The LSAT is a controversial test for many reasons. One of the main critiques is that the skills that it measures--three closely related forms of verbal reasoning ability--are only a subset of the abilities relied upon by successful lawyers. In many legal contexts, for example, engagement, empathy, affect recognition, oratory skills, sense of humor, discretion, and integrity (+ many more) are probably more important that raw reasoning ability. Of course, the LSAC reference manuals are crystal clear than the LSAT is only valid for predicting first-year law school grades. Yet, for a variety of reasons related to nature of law school competition, the LSAT has become the primary gatekeeper for the profession.

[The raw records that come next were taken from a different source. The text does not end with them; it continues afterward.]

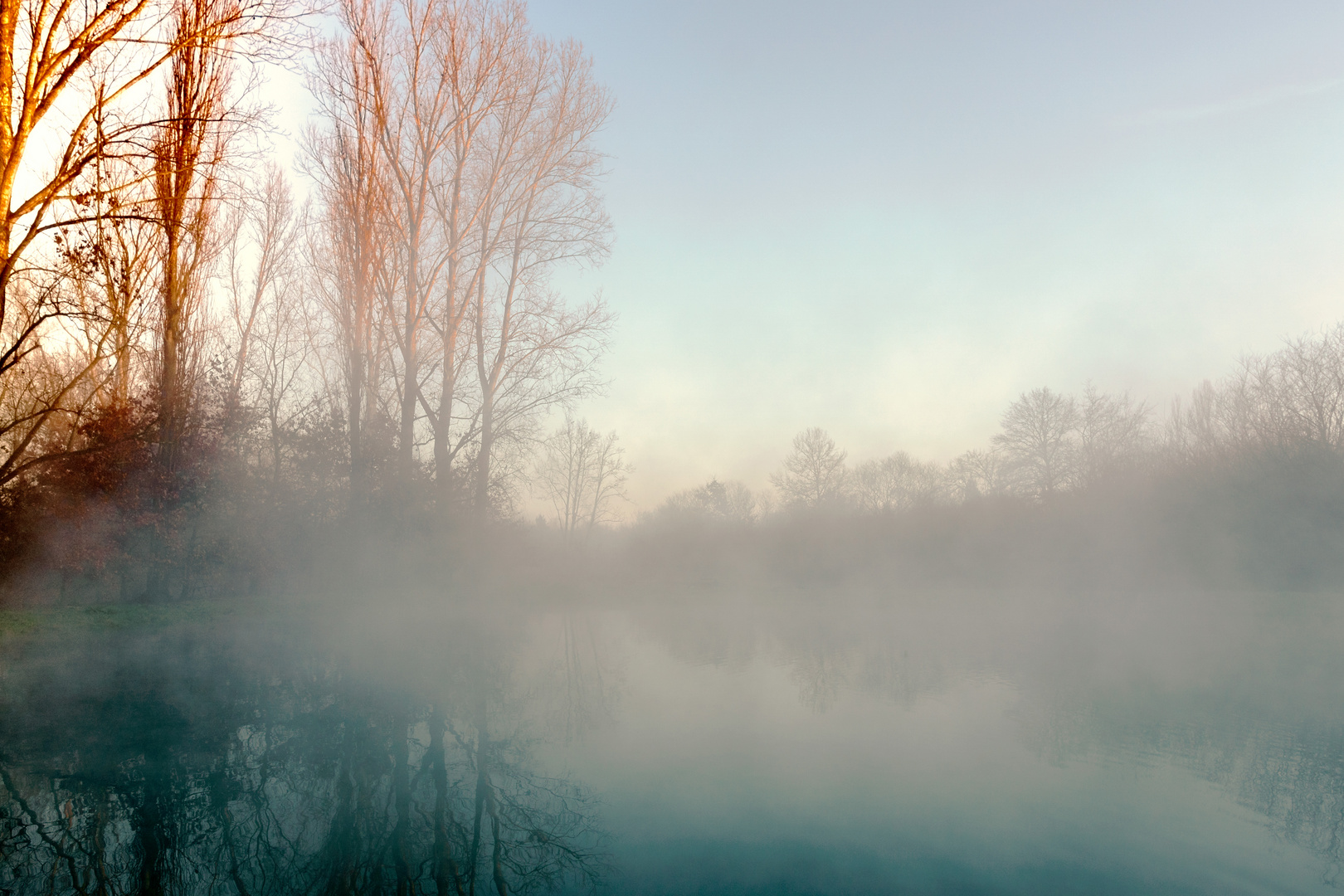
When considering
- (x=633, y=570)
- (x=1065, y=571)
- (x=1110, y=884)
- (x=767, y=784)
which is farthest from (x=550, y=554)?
→ (x=1110, y=884)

Fortunately, an ambitious empirical project by Majorie Schultz (Berkeley Law) and Sheldon Zedeck (Berkeley Psychology) seeks to improve the current system of law school entrance exams (see ABA Journal story). The project, which began in 2001 with grant funding from the LSAC, explores the possibility of creating a test that captures a broader array of characteristics relevant to success as a lawyer. Note that the most difficult threshold task of the project is to operationalize into measurable attributes what it means to be a "successful" or "competent" lawyer.
According to the story, Schulz and Zedeck have conducted extensive interviews with hundreds of law alumni, faculty, judges, clients, and hiring partners to generate a list of 26 "effectiveness factors" for practicing lawyers. Remarkably, this research has lead to a pilot test (starting this month) open to 25,000 graduates of Boalt Hall and UC Hastings.

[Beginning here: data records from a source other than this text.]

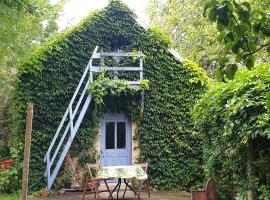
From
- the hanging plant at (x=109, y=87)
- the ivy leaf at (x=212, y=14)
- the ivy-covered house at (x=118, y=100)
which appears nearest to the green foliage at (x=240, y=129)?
the hanging plant at (x=109, y=87)

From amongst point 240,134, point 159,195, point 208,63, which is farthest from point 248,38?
point 208,63


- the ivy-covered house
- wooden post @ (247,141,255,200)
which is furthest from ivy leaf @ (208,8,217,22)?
the ivy-covered house

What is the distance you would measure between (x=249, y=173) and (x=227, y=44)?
15.8 ft

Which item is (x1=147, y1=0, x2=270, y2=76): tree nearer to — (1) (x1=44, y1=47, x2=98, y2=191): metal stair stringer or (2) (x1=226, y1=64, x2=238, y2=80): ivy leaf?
(1) (x1=44, y1=47, x2=98, y2=191): metal stair stringer

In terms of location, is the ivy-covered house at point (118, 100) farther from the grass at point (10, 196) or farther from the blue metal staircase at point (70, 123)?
the grass at point (10, 196)

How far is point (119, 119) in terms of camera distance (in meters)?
11.8

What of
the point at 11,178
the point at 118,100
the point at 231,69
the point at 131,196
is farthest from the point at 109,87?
the point at 231,69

The next threshold will be demonstrating the test's validity--i.e., empirical evidence that the scores really do measure the putative attributes in a reliable way. Anyway, this is a truly visionary project that was difficult to get off the ground. Whether the project successes or fails, the world is better off from their efforts to address this complex, high-stakes issue. Kudos to Schultz and Zedeck!